* Problem statement *
Count the lines in the listing below that contain the word "globe", and give only the number.

* Provided entries *

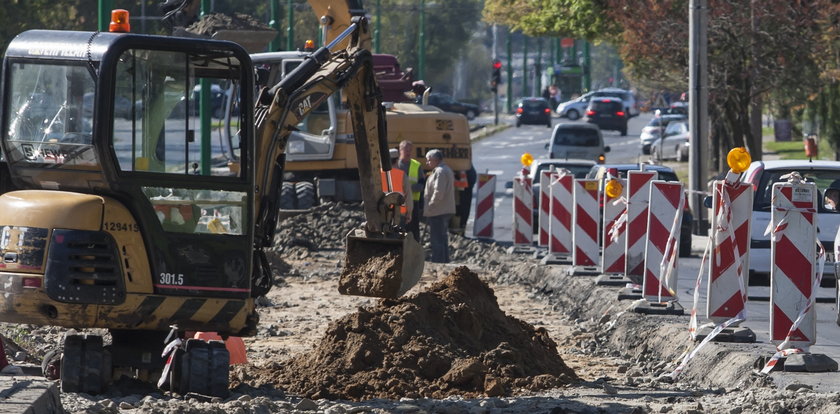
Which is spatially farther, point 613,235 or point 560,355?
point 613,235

---

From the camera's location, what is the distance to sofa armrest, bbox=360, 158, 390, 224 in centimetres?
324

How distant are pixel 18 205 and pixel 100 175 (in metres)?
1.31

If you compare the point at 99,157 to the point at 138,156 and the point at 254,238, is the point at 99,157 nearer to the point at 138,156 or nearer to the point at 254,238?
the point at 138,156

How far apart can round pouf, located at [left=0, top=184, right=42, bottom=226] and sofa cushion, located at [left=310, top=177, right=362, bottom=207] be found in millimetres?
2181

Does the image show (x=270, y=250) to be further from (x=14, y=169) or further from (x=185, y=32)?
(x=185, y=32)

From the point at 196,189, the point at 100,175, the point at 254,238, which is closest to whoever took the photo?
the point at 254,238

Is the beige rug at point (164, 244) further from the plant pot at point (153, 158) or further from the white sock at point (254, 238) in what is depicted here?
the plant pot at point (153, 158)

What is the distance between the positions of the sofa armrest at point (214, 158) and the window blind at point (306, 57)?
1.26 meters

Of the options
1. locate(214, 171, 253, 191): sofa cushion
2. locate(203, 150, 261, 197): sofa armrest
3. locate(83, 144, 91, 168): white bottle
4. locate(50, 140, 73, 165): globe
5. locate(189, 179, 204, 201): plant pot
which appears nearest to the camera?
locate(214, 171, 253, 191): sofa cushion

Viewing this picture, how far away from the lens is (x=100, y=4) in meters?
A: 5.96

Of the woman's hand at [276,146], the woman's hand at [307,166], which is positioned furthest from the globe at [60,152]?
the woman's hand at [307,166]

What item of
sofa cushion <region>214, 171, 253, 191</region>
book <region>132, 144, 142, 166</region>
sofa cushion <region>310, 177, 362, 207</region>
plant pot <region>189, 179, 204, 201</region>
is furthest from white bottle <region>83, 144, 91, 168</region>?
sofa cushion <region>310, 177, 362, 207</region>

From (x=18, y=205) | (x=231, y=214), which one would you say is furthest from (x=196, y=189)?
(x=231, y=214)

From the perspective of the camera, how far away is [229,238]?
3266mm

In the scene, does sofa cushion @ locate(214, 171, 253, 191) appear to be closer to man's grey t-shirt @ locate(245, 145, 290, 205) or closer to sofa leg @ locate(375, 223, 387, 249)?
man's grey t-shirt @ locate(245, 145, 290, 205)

* Correct output *
2